Re: Adding a '--clean-publisher-objects' option to 'pg_createsubscriber' utility. - Mailing list pgsql-hackers

From Peter Smith
Subject Re: Adding a '--clean-publisher-objects' option to 'pg_createsubscriber' utility.
Date
Msg-id CAHut+PvwoLheTMkUgu_syf6cUR+-E62ChOZw9Aohq0i5soeaBw@mail.gmail.com
Whole thread Raw
In response to Re: Adding a '--clean-publisher-objects' option to 'pg_createsubscriber' utility.  (Shubham Khanna <khannashubham1197@gmail.com>)
List pgsql-hackers
On Thu, Feb 20, 2025 at 5:44 PM Shubham Khanna
<khannashubham1197@gmail.com> wrote:
>
> On Mon, Feb 17, 2025 at 9:49 AM Peter Smith <smithpb2250@gmail.com> wrote:
> >
...
> > ======
> > 1 GENERAL. Option Name?
> >
> > Wondering why the patch is introducing more terminology like
> > "cleanup"; if we are dropping publications then why not say "drop"?

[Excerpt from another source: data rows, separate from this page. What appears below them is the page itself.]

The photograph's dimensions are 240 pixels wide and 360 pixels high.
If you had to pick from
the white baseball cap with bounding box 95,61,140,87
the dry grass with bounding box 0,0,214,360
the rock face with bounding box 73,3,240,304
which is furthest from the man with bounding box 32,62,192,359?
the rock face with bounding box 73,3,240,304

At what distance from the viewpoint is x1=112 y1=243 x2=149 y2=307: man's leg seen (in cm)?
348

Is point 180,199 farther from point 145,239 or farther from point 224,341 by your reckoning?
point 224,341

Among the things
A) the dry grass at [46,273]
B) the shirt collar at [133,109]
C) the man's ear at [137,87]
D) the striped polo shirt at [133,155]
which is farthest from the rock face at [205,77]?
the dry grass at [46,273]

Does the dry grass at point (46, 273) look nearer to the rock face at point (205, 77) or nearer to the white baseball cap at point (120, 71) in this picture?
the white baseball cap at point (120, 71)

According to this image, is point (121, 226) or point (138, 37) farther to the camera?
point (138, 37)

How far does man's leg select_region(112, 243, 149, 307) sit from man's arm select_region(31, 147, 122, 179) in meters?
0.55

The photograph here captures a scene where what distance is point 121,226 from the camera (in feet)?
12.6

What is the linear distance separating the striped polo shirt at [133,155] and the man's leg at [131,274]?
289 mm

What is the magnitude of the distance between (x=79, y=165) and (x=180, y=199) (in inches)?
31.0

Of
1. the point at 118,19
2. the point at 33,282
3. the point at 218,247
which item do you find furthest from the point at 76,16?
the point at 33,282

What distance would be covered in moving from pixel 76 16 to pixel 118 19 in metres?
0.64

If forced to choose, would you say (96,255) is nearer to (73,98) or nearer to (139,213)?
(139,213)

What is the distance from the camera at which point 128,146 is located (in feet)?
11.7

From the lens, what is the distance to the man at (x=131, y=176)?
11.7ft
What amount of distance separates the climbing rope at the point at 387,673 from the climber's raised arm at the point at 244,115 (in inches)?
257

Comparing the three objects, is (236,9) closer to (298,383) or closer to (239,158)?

> > Also I am not sure if "existing" means anything because you cannot
> > cleanup/drop something that is not "existing".
> >
> > IOW, why not call this the "--drop-publications" option?
> >
>
> I have retained the option name as '--cleanup-existing-publications'
> for now. However, I understand the concern regarding terminology and
> will revise it in the next patch version once there is a consensus on
> the final name.
>

BTW, Is it even correct to assume that the user has to choose between
(a) clean everything or (b) clean nothing? That is why I felt
something that mentions only ‘publication’ gives more flexibility.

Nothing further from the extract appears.